The Miller Center has partnered with ABC News’ This Week on the fourth season of its acclaimed National Discussion and Debate Series. The season's first event was held on December 18 and addressed the proper size and scope of government. The second debate, held on April 29, examined whether or not America’s economic recovery is built to last. The third debate was broadcast on Sunday, August 19, on the question: “Is the U.S. Headed Toward Bankruptcy?” The next ABC/Miller Center debate will take place on October 14 and will ask: “Do presidential debates change elections?”
“It’s been a delight to work with the Miller Center on bringing a series of thoughtful policy discussions to our Sunday morning audience, particularly during this critically important election year,” said George Stephanopoulos, anchor of This Week.
“Too often in this country, important issues are not discussed or debated as much as they are reduced to soundbites and slogans. Our purpose is to educate and to elevate the level of understanding and civility when the issues of 2012 are discussed. I’m especially pleased that this partnership will not only help inform voters but also help teach students across the country,” said Gov. Gerald L. Baliles, director and CEO of the Miller Center.
Each program will take place before a live studio audience at the Newseum in Washington, DC and air on Sundays as special episodes of This Week with George Stephanopoulos.
The Miller Center will create and disseminate educational materials for the debate. Leading scholars will write white papers on each debate topic, and provide post-debate expert analyses. The white papers will be turned into lesson plans that middle-school and high-school teachers can use to educate students about election issues. The lessons plans will adhere to the standards of learning in all 50 states. White papers, scholars’ reactions, lesson plans, and other original materials will be available at millercenter.org.
This marks the fourth season of national discussions and debates convened by the Miller Center. During the first season, held in 2007–2008, we debated five issues of national importance: troop levels in Iraq; privacy in post-9/11 America; religion in the public square; universal health care; and immigration policy. The second season, in 2009, focused on "Priorities for a New President" — examining some of the issues at the top of President Obama's agenda: infrastructure, curbing Iran's nuclear ambitions, the future of affirmative action, and America's energy future. The third season, in 2010, featured debates on the correlation between college education and global economic power, the rising costs of end-of-life health care, the business model of higher education, and the impact of the Internet on democracy.

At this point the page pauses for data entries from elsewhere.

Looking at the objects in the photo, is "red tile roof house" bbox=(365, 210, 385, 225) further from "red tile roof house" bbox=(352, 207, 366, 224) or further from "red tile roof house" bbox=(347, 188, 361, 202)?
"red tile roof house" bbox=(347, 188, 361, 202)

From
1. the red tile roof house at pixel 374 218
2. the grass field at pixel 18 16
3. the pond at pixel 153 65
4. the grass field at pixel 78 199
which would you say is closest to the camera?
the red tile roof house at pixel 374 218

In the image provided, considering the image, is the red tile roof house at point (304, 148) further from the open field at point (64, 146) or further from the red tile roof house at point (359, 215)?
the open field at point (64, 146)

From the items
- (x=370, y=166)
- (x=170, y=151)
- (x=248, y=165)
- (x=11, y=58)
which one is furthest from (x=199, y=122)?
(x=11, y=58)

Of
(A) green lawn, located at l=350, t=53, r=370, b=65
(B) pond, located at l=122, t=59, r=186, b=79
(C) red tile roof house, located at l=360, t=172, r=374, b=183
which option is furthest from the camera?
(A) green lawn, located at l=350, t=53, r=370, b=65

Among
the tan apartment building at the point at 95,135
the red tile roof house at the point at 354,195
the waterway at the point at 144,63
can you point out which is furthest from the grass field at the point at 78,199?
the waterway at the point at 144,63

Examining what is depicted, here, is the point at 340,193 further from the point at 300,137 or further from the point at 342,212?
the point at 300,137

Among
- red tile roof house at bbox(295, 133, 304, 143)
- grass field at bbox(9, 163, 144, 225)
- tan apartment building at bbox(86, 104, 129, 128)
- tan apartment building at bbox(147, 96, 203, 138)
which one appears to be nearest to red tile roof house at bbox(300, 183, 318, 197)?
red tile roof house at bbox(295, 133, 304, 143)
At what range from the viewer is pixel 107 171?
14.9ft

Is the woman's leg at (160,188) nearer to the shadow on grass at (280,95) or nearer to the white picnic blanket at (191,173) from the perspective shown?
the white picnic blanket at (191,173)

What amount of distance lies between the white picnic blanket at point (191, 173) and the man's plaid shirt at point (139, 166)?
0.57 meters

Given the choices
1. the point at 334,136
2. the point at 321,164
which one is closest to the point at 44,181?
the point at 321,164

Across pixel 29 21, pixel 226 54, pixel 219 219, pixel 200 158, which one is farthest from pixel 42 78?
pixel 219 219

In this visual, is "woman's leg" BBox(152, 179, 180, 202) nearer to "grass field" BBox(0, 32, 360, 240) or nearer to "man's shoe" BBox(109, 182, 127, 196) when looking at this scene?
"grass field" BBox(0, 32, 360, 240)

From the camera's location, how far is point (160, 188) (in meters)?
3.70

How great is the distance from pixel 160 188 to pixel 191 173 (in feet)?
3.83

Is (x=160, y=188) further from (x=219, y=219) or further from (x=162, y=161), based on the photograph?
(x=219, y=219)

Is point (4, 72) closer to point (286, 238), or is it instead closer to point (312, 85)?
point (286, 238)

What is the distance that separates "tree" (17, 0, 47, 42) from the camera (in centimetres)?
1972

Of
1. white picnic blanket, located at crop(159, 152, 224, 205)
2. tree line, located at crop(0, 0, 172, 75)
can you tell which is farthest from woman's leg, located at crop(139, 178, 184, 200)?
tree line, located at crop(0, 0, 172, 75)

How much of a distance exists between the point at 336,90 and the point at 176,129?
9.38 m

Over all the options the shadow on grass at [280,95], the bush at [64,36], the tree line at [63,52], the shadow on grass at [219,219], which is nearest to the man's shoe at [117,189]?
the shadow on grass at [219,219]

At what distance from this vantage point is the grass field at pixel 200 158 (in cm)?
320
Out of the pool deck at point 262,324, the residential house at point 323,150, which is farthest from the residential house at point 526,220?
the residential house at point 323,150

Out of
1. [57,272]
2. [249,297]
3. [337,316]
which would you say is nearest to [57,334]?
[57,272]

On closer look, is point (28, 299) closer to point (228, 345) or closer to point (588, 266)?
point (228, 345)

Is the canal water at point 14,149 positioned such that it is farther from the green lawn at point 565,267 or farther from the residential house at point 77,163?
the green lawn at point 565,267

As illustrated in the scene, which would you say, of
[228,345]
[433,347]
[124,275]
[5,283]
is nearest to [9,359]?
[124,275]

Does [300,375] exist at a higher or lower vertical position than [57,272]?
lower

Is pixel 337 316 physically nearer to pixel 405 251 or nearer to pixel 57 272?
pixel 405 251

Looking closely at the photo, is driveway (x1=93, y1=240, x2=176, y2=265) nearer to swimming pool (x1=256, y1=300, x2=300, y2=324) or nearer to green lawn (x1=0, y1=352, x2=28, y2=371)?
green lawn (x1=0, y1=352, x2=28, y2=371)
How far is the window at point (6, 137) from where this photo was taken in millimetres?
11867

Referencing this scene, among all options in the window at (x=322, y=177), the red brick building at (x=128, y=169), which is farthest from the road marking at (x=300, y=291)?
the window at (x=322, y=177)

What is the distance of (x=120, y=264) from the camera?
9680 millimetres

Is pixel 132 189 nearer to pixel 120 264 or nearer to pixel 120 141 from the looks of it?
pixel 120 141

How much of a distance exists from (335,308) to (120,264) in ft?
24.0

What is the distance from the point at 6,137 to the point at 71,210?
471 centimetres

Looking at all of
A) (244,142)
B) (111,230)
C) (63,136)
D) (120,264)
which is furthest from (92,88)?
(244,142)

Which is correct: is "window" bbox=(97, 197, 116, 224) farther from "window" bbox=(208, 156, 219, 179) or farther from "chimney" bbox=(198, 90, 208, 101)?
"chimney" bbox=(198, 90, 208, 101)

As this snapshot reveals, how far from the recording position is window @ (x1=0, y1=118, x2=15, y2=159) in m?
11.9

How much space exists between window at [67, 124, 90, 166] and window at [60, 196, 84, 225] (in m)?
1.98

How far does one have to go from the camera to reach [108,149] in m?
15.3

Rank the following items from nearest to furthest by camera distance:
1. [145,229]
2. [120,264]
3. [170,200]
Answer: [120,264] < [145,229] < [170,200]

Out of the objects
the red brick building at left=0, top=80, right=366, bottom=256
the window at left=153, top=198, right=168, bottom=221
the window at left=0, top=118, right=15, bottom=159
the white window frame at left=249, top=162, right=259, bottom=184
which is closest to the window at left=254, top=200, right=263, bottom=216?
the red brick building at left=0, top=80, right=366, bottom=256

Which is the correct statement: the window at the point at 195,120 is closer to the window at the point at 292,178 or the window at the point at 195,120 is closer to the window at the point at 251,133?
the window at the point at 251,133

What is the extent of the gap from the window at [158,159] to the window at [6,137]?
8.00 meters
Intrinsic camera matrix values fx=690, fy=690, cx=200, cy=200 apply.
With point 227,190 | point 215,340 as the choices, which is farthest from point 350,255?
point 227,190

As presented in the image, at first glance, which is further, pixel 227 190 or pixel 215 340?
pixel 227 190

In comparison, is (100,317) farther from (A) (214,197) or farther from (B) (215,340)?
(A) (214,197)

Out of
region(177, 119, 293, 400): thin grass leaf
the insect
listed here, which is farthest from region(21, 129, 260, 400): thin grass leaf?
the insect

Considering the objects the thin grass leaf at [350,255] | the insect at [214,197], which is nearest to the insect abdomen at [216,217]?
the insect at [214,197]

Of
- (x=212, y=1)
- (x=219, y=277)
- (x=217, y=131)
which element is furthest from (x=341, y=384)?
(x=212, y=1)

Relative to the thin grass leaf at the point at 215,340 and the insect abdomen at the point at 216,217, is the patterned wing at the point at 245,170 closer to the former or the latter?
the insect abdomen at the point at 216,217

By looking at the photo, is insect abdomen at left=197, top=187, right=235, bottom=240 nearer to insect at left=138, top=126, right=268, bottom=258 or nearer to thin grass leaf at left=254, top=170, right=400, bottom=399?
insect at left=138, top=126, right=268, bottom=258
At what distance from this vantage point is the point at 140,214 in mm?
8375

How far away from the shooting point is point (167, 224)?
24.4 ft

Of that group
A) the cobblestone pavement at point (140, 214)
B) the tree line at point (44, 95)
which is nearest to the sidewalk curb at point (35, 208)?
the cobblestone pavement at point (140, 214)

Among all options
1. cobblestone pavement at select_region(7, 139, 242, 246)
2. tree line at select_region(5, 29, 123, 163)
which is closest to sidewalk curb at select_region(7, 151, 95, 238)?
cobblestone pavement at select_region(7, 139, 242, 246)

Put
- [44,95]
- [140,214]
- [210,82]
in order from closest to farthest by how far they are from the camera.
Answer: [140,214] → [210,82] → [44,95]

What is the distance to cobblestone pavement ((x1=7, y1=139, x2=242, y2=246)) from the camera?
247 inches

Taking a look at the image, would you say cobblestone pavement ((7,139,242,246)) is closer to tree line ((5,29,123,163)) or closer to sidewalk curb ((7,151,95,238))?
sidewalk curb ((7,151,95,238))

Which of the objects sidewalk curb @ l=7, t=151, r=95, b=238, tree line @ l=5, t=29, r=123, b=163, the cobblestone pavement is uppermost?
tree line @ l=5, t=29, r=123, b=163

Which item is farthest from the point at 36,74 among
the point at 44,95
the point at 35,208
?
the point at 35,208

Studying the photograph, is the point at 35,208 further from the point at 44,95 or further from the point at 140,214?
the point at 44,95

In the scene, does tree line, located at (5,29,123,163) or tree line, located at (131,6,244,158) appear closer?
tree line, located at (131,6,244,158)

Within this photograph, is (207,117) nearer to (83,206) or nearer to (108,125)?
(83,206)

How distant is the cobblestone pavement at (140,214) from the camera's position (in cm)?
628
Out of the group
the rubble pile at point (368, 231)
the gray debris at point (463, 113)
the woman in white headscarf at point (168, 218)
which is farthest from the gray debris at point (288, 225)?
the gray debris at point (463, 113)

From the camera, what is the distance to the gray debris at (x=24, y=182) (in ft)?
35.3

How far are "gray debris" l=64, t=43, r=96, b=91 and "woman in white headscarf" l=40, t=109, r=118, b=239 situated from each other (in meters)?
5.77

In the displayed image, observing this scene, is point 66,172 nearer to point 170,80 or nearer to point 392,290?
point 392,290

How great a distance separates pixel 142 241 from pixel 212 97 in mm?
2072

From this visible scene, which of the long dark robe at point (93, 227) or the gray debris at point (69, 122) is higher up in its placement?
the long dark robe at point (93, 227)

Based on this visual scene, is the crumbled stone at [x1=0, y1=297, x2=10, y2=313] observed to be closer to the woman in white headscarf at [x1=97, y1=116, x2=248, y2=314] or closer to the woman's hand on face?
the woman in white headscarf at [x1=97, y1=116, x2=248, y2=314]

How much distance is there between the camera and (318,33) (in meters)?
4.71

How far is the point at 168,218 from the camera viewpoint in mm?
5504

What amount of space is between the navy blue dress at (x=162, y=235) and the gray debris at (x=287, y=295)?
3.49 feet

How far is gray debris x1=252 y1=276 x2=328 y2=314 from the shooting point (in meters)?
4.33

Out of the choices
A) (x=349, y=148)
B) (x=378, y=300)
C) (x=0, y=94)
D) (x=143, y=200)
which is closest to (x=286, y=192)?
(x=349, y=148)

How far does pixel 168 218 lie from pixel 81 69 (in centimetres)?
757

At each event, a panel of distinguished participants is drawn from the ranks of practitioners, public intellectuals, business and religious leaders, and academics to illuminate the many facets of these issues. Panelists have included such luminaries as Paul Ryan, Julian Bond, Arnold Schwarzenegger, George Will, Barney Frank, Christine Todd Whitman, Richard Armey, John Podesta, Edward Rendell, and James Woolsey. During the first three seasons, we partnered with MacNeil/Lehrer Productions, an award-winning leader in public affairs broadcasting since 1981, to produce the debates. The first season's debates were carried by more than 60% of the 209 PBS affiliates nationwide. This number increased to 69% and 72% in Seasons II and III, respectively. This included eight of the top ten PBS markets: New York, Washington, San Francisco, Los Angeles, Dallas, Philadelphia, Boston, and Atlanta. PBS NewsHour also devoted a five-minute segment, including video excerpts, to their nightly program shortly after each debate.
Great challenges confront our nation, and the proposed solutions are rarely simple or straight forward. This series will bring together the most knowledgeable advocates on every side of these complex issues. An informed citizenry is the bedrock of a thriving democracy. It is our sincere hope that this series will elevate citizens’ level of understanding on these issues and foster a national conversation that is informed, balanced, thoughtful, and civil.